### Requirement
Copy out every one of the following lines word for word, leaving out the pictures.

[BEGIN Working data]

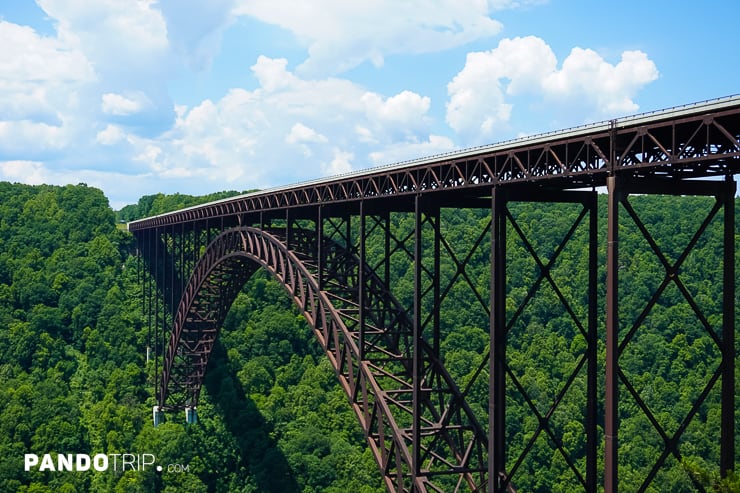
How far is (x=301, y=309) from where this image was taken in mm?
33000

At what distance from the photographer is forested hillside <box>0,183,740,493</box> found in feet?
188

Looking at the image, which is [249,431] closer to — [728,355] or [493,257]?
[493,257]

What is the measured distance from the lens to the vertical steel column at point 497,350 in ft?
62.6

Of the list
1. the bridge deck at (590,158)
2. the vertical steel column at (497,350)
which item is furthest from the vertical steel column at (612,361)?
the vertical steel column at (497,350)

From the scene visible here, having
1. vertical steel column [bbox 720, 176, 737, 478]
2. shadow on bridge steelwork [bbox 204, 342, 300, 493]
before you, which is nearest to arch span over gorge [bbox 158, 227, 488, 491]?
shadow on bridge steelwork [bbox 204, 342, 300, 493]

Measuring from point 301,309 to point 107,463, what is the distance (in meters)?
31.1

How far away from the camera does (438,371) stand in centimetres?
2538

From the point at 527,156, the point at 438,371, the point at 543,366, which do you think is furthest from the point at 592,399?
the point at 543,366

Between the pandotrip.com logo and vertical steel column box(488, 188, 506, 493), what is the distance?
4185cm

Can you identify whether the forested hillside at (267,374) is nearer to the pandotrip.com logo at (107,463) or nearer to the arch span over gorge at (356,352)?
the pandotrip.com logo at (107,463)

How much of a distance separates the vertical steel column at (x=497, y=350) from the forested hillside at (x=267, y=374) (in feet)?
128

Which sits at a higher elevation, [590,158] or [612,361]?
[590,158]

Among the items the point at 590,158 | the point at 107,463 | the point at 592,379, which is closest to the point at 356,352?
the point at 592,379

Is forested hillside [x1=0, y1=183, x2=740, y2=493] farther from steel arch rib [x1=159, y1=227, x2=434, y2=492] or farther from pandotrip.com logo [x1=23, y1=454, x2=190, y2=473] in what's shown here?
steel arch rib [x1=159, y1=227, x2=434, y2=492]
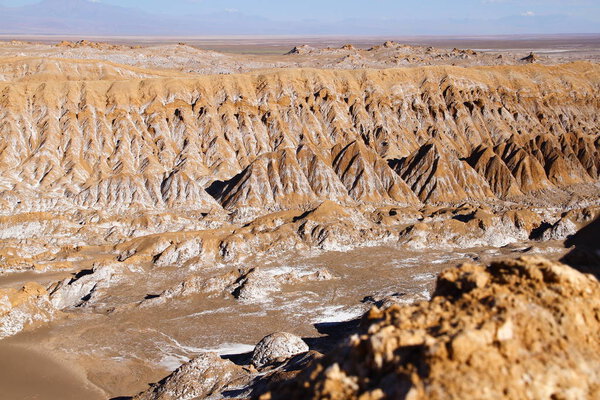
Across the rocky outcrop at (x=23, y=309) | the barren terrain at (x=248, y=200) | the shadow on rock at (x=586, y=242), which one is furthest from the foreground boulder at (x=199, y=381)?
the shadow on rock at (x=586, y=242)

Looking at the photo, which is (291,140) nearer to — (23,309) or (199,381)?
(23,309)

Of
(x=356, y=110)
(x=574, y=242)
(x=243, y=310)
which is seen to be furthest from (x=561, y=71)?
(x=243, y=310)

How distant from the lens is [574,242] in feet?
186

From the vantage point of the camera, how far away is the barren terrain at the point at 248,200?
3997 cm

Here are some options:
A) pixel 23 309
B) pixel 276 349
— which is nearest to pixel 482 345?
pixel 276 349

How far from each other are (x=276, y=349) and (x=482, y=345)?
22027mm

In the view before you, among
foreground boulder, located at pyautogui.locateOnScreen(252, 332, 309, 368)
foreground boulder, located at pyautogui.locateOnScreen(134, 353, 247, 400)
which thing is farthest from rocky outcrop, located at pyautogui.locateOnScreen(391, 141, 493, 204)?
foreground boulder, located at pyautogui.locateOnScreen(134, 353, 247, 400)

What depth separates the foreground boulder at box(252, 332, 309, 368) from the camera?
108ft

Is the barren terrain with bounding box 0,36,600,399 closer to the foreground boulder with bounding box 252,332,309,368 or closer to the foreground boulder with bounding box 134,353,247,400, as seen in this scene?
the foreground boulder with bounding box 134,353,247,400

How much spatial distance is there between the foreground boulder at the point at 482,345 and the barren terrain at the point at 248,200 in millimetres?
595

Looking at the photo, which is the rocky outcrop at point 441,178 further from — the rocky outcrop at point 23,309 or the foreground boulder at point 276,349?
the rocky outcrop at point 23,309

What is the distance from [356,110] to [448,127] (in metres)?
16.8

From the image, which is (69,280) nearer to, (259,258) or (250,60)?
(259,258)

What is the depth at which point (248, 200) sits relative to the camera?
6756 centimetres
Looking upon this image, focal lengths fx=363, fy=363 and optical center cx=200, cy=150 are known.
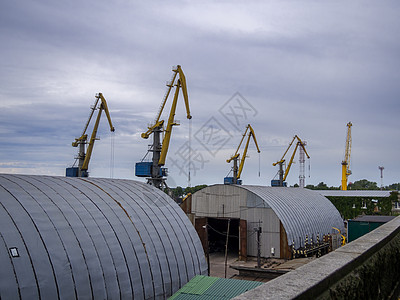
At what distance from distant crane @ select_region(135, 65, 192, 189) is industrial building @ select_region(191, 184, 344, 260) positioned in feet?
50.5

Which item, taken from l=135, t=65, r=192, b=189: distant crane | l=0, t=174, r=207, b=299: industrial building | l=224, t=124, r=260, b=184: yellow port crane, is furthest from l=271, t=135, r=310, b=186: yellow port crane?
l=0, t=174, r=207, b=299: industrial building

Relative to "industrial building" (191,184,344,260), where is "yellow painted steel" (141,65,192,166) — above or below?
above

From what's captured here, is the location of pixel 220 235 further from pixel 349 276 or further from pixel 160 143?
pixel 349 276

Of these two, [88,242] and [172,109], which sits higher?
[172,109]

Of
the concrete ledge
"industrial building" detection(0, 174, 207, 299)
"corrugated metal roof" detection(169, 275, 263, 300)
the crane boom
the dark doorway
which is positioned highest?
the crane boom

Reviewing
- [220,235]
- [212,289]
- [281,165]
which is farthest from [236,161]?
[212,289]

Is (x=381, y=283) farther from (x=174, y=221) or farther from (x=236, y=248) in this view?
(x=236, y=248)

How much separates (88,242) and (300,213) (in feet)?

[END Working data]

### Solved problem
How far is (x=301, y=309) from where this image was taken in mm?
33000

At what distance from the photographer is forested hillside <box>0,183,740,493</box> found in feet?
188

Looking at the image, which is [249,431] closer to — [728,355] or [493,257]?
[493,257]

What is the measured distance from the lens to the vertical steel column at point 497,350 in ft?
62.6

Of the list
1. the bridge deck at (590,158)
2. the vertical steel column at (497,350)
which item is furthest from the vertical steel column at (612,361)?
the vertical steel column at (497,350)

From the scene visible here, having
1. vertical steel column [bbox 720, 176, 737, 478]
2. shadow on bridge steelwork [bbox 204, 342, 300, 493]
before you, which is nearest to arch span over gorge [bbox 158, 227, 488, 491]?
shadow on bridge steelwork [bbox 204, 342, 300, 493]

Measuring from point 301,309 to point 107,463, what is the distance (in meters)?
31.1

How far away from the camera does (438,371) stand in centimetres?
2538

From the point at 527,156, the point at 438,371, the point at 543,366, which do you think is furthest from the point at 592,399?
the point at 543,366

Between the pandotrip.com logo and vertical steel column box(488, 188, 506, 493), what is the distance?
4185cm

Can you identify whether the forested hillside at (267,374) is nearer to the pandotrip.com logo at (107,463) or nearer to the arch span over gorge at (356,352)?
the pandotrip.com logo at (107,463)

How much of a distance separates the vertical steel column at (x=497, y=350) from the forested hillside at (x=267, y=374) (in feet)?
128

Which sits at a higher elevation, [590,158] or [612,361]?
[590,158]

Among the items the point at 590,158 | the point at 107,463 | the point at 592,379, which is closest to the point at 356,352?
the point at 592,379

Is forested hillside [x1=0, y1=183, x2=740, y2=493] farther from steel arch rib [x1=159, y1=227, x2=434, y2=492] or farther from pandotrip.com logo [x1=23, y1=454, x2=190, y2=473] in what's shown here?
steel arch rib [x1=159, y1=227, x2=434, y2=492]
Across the rocky outcrop at (x=23, y=309) | the barren terrain at (x=248, y=200) | the shadow on rock at (x=586, y=242), which one is furthest from the foreground boulder at (x=199, y=381)?
the shadow on rock at (x=586, y=242)

Looking at the photo, which is (291,140) nearer to — (23,309) or (199,381)?
(23,309)

Of
(x=356, y=110)
(x=574, y=242)
(x=243, y=310)
which is seen to be furthest from (x=561, y=71)?
(x=243, y=310)

How distant from the lens is [574,242] in feet?
186

From the vantage point of the camera, how far away is the barren terrain at the point at 248,200?
3997 cm

Here are some options:
A) pixel 23 309
B) pixel 276 349
— which is nearest to pixel 482 345?
pixel 276 349

How far from each other are (x=276, y=349) and (x=482, y=345)?
22027mm

In the view before you, among
foreground boulder, located at pyautogui.locateOnScreen(252, 332, 309, 368)
foreground boulder, located at pyautogui.locateOnScreen(134, 353, 247, 400)
which thing is farthest from rocky outcrop, located at pyautogui.locateOnScreen(391, 141, 493, 204)?
foreground boulder, located at pyautogui.locateOnScreen(134, 353, 247, 400)

What depth separates the foreground boulder at box(252, 332, 309, 368) from the camera?
108ft

Is the barren terrain with bounding box 0,36,600,399 closer to the foreground boulder with bounding box 252,332,309,368 or closer to the foreground boulder with bounding box 134,353,247,400, as seen in this scene?
the foreground boulder with bounding box 134,353,247,400

How much spatial distance is there between the foreground boulder at the point at 482,345 and the barren terrain at the point at 248,200 in millimetres?
595

Looking at the photo, which is the rocky outcrop at point 441,178 further from — the rocky outcrop at point 23,309 or the foreground boulder at point 276,349?
the rocky outcrop at point 23,309

What is the distance from [356,110] to [448,127] (in metres)?
16.8

From the image, which is (69,280) nearer to, (259,258) or (250,60)?
(259,258)

What is the depth at which point (248, 200) sits relative to the camera?
6756 centimetres
Looking upon this image, focal lengths fx=363, fy=363 and optical center cx=200, cy=150 are known.
At what distance from distant crane @ select_region(135, 65, 192, 189) is industrial building @ select_region(191, 184, 344, 260) positioned in feet?
50.5

Which item, taken from l=135, t=65, r=192, b=189: distant crane | l=0, t=174, r=207, b=299: industrial building | l=224, t=124, r=260, b=184: yellow port crane, is furthest from l=271, t=135, r=310, b=186: yellow port crane?
l=0, t=174, r=207, b=299: industrial building

Relative to "industrial building" (191,184,344,260), where is "yellow painted steel" (141,65,192,166) — above or below?
above

From what's captured here, is the location of pixel 220 235 further from pixel 349 276 or further from pixel 160 143?
pixel 349 276

Of these two, [88,242] and [172,109], which sits higher?
[172,109]

Of
the concrete ledge
"industrial building" detection(0, 174, 207, 299)
"corrugated metal roof" detection(169, 275, 263, 300)
the crane boom
the dark doorway
which is positioned highest?
the crane boom

Reviewing
- [220,235]
- [212,289]
- [281,165]
which is farthest from [236,161]?
[212,289]

Is (x=381, y=283) farther from (x=174, y=221) or farther from (x=236, y=248) in this view?
(x=236, y=248)

How much separates (88,242) and (300,213) (in feet)?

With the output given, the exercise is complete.